Settling process depend on settling velocity, which varies according to the particulate material.
a modelling strategy is proposed with a choice of some formulations for defining the settling velocity W_s for MUD variables. (Settling velocities : Modelling strategy).
SAND variable have settling velocities W_s wich depend on particle diameter.
None constitutive SORBED variables have the same settling velocity as the associated constitutives particulate variable.
For the none constitutive variables which are not sorbed on constitutive particulate variable (type NoCP), settling velocity is evaluated in the same manner as MUD variables.
Settling processes are treated implicitly in water transport equations.

First, deposition flux trends are evaluated for each variable before advection computations :

\(Fl_{w2s}^a= W_s . f_2(\tau_s,\tau_d)\) (m/s)

Then after advection resolution, effective deposit is computed with new concentrations in water

\(Fl_{w2s}^b= Fl_{w2s}^a*C_{bottom}\) (Masse/m2/s)

and sediment layers are updated
For variables which have high settling velocity, vertical transport is computed using several sub time step in order to avoid instabilities.

Extrapolation of sand variable near bottom (Rouse profile)¶

Treatment of sand as 2D variable in water column (key_sandbottomcell)¶

Diffusion within sediment and at interface¶

Diffusion into the sediment is computed resolving following equations 1 (after Consolidation of sediment processes or not)

\(\frac{\partial (dzs_k*\varphi_k*Cs_k)}{\partial t}=+F_k-F_{k-1}\) (Equation 1A)

\(F_k=\phi i_k^{t+dt}*Ds_k*\frac{Cs_{k+1}^{t+dt}-Cs_{k}^{t+dt}}{dzsi_k}-Wsi_k*(c_{ex}Cs_{k+1}^{t+dt}+f_{ex}Cs_{k}^{t+dt})\) (Equation 1B)
with :
- \(Cs_k^{t+dt}\) : dissolved substance concentration into layer k and at time t+dt (Mass/m^3[pw] [pw:pore water])
- \(F_k\) : Flux at interface between layer k and layer k+1 (Mass/T/m^2[sed])
- \(dzs_k\) : thickness of layer k (m[sed])
- \(dzsi_k\) : intermediate thickness between Cs_k and Cs_{k+1} (m[sed])
- \(\varphi_k^{t}\) : porosity into the layer k at time t (m^3[pw]/m^3[sed])
- \(\phi i_k^{t}\) : intermediate porosity at the interface between the layer k and the layer k+1 at time t (m^3[pw]/m^3[sed])
- \(Ds_k\) : Effective dispersion coefficient (m^2[sed]/T), corrected by tortuosity \(\theta\) (see Eq 1C)
- \(Wsi_k\) : transfert rate of pore water at the interface between the layer k and the layer k+1 [m^3[pw]/m^2[sed]/T)
- \(f_{ex},c_{ex}\) : factors upstream decentering for advection (\(f_{ex}=1\) : completely upstream evaluation)
- \(Ds_k=\frac{D_0}{\theta^2}\) and \(\theta^2=1-\ln(\varphi^2)=1-2*ln(\varphi)\) (Boudreau,1997)

At bottom , F(k-1)=0.
At sediment surface (water-sediment interface) (k=ksmax) :
- \(F_k=\beta (C_{wat}^{t+dt}-Cs_k^{t+dt}) - Wsi_k*Cs_k^{t+dt}\)
- Three expressions are proposed here (dependent of choice_flx_diffsed given in parasedim.txt)

INFORMATION SHOWN:
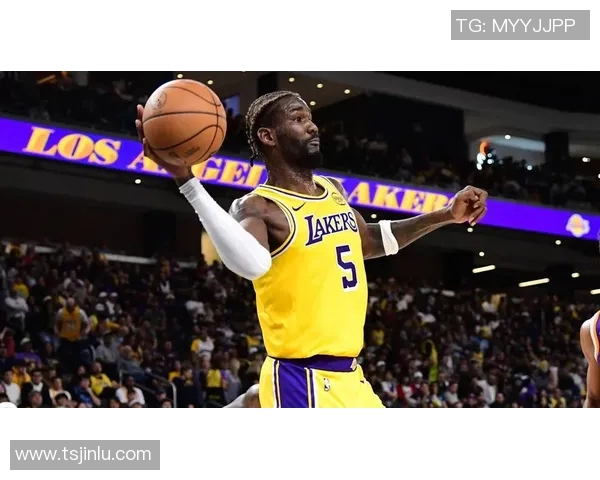 美记：在詹姆斯确定伤缺后，洛杉矶湖人再次追求2014年状元郎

WHAT TO WORK ON:
1. In the text on settling and sediment diffusion, translate this sentence into French: "Settling processes are treated implicitly in water transport equations."
2. Resume the text on settling and sediment diffusion after its last sentence.

ANSWER LIST:
1. Les processus de sédimentation sont traités de manière implicite dans les équations de transport dans l'eau.

2.
  choice_flx_diffsed given =1
  : Fick law with diffusive sublayer supposed to be = half the thickness of the bottom layer
  
  ==>> \(\beta=2.*\frac{Ds_k}{dzsi_{ksmax}+dz(1)}\)
  
  choice_flx_diffsed given =2
  : Fick law with diffusive sublayer supposed to be = distance epdifi (given in parasedim.txt)
  
  ==>> \(\beta=\frac{Ds_k}{0.5*dzsi_{ksmax}+epdifi}\)
  
  choice_flx_diffsed given =3
  : formulation proposed by Boudreau (1997)
  
  ==>> \(\beta=\frac{Ds_k}{\delta_e}\)
  
  \(\delta_e\) : thickness of an effective diffusive sublayer that has a completely linear gradient and has the same flux as the real diffusive sublayer of thickness \(\delta_e\) (see fig)
  
  \(\beta=0.0889 U_* Sc^{-0.704}\) : formulation of Shaw and Hanratty (1977) in Boudreau (1997) (U_* is the shear velocity and Sc is the Schmidt number)

Bioturbation within sediment¶

Bioturbation is the result of all activities of the meio and macro-fauna living in the water-sediment interface or in the upper layers of the sediment.
Bioturbation processes include :
- “surface biodiffusion”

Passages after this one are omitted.